| Document passage |
▬▬▬

Bolting is one way to stabilize the mine roof. Overhead holes are drilled and long steel bolts are inserted and wedged deep in the rock. Anchor plates are fitted over the protruding end of the bolt and a nut tightened to put the rock under compression. If all goes well the roof stays in place while the coal is being mined.
Although coal seams only a few feet thick may be practical to mine, drilling holes for the bolts may present a problem. A rigid bit long enough to drill the needed depth hole may be longer than the ceiling to floor distance. One solution to this problem is to use a flexible coupling to connect the drill to the bit. Roof bolts are on the order of 1 inch in diameter, so it takes a robust flexible coupling to transmit the needed torque.
Some years ago a Boston-area engineering firm was trying to develop such a flexible coupling. The basic design consisted of two counter-wound approximately 1-inch diameter coaxial steel springs. These were welded on one end to a chuck for the drill bit and the other to an adapter to fit the drill. The spring wires were about 1/2 × 1/4 inch in cross section. The flexible coupling could be of any length, but, in the case at hand, it was about 8 ft long.

▬▬▬

| Data segment |
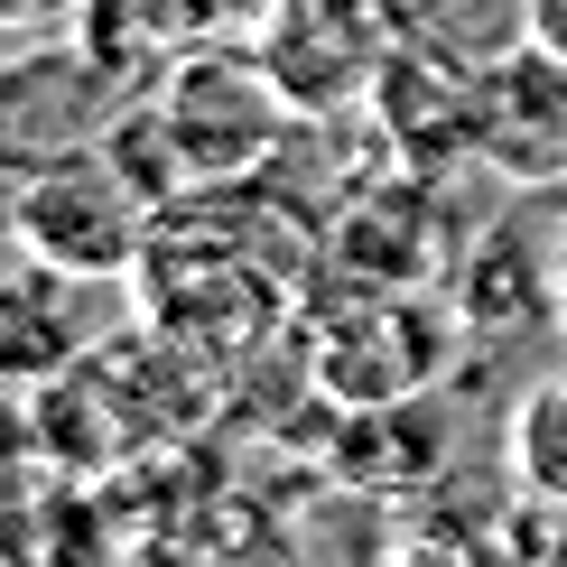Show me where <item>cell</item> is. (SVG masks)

▬▬▬

Return the roof bolting passage word for word, from "Some years ago" to "about 8 ft long.".

Some years ago a Boston-area engineering firm was trying to develop such a flexible coupling. The basic design consisted of two counter-wound approximately 1-inch diameter coaxial steel springs. These were welded on one end to a chuck for the drill bit and the other to an adapter to fit the drill. The spring wires were about 1/2 × 1/4 inch in cross section. The flexible coupling could be of any length, but, in the case at hand, it was about 8 ft long.